-- Data in this exercise follows --

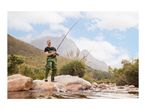 Man in fishing waders and t-shirt, holding a fishing rod in a river with mountains.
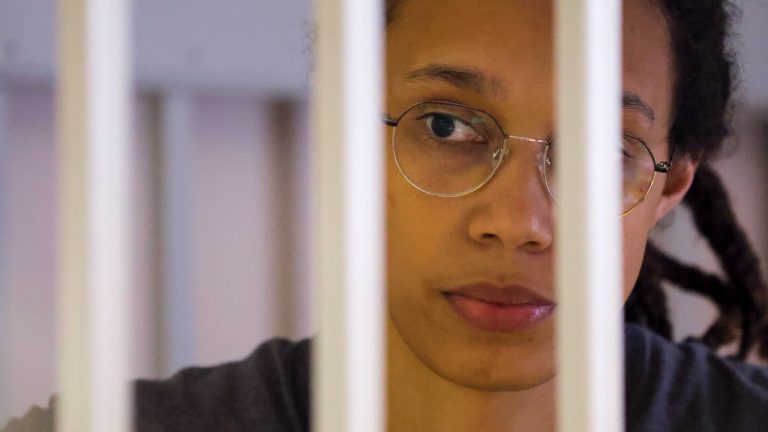 WNBA star and two-time Olympic gold medallist Brittney Griner looks through bars as she listens to the verdict standing in a cage in a courtroom in Khimki just outside Moscow, Russia, Thursday, Aug. 4, 2022. A judge in Russia has convicted American basketball star Brittney Griner of drug possession and smuggling and sentenced her to nine years in prison. (Evgenia Novozhenina/Pool Photo via AP)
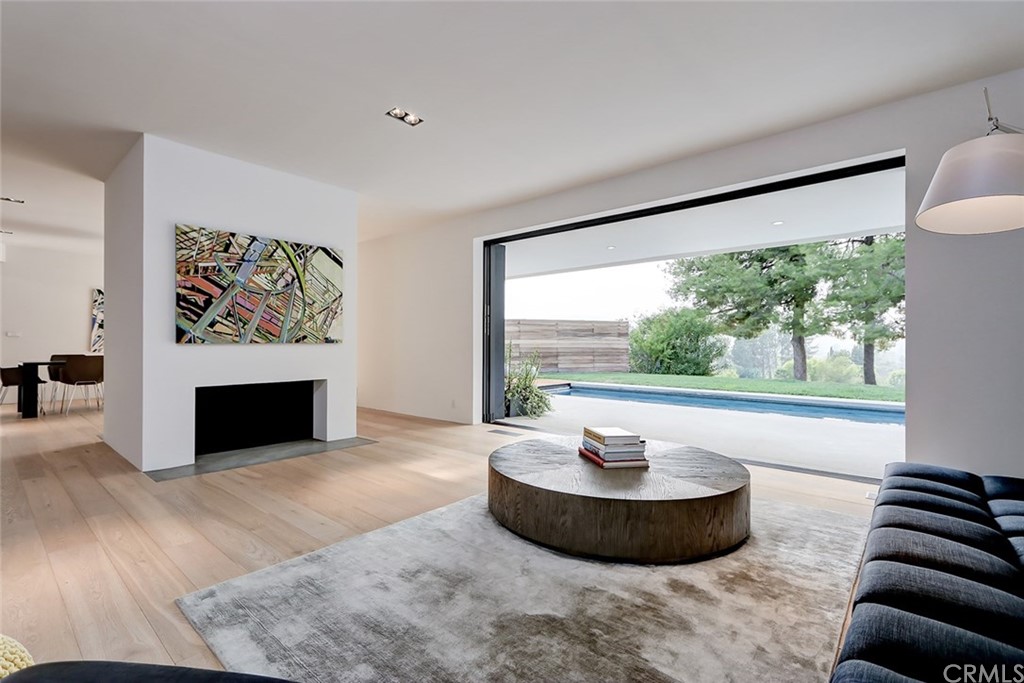 4413 Grimes Place Encino, CA 91316 - Photo 13 of 26 a living room with furniture and a fireplace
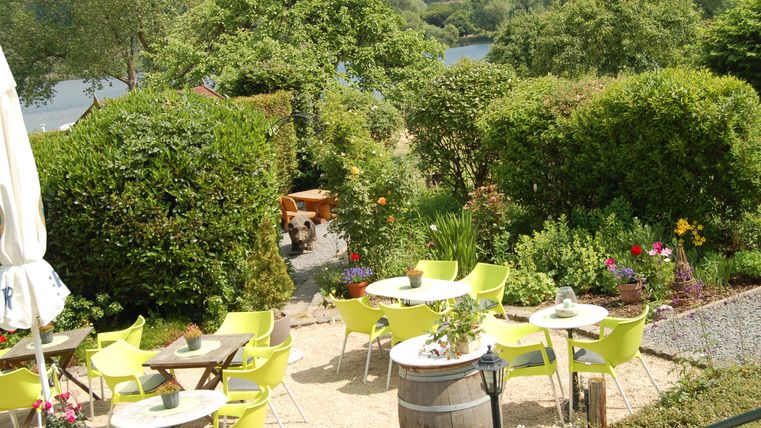 Ein einladender Garten mit grünen Büschen und bunten Blumen. Es sind Tische und Stühle im Freien aufgebaut, ideal für eine entspannte Auszeit.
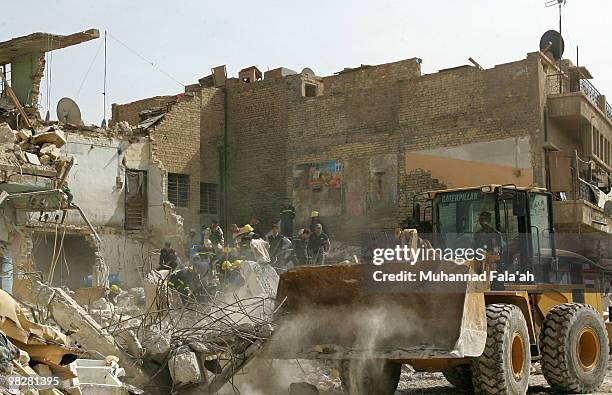 Iraqi rescue workers look through the rubble of a building damaged in a bombing on April 6, 2010 in Alawi area near Haifa street in Baghdad, Iraq....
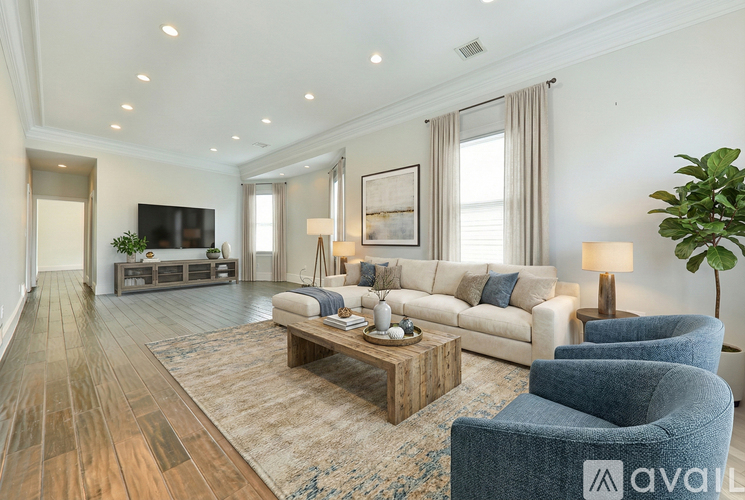 A living room with a wooden floor and a white sofa.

-- Data in this exercise concluded --

Task to carry out: In the material above, which lines fall between the one holding "WNBA star and" and the one holding "4413 Grimes Place", inclusive? Print exactly those, with the pictures left out.

Output of the task:
 WNBA star and two-time Olympic gold medallist Brittney Griner looks through bars as she listens to the verdict standing in a cage in a courtroom in Khimki just outside Moscow, Russia, Thursday, Aug. 4, 2022. A judge in Russia has convicted American basketball star Brittney Griner of drug possession and smuggling and sentenced her to nine years in prison. (Evgenia Novozhenina/Pool Photo via AP)
 4413 Grimes Place Encino, CA 91316 - Photo 13 of 26 a living room with furniture and a fireplace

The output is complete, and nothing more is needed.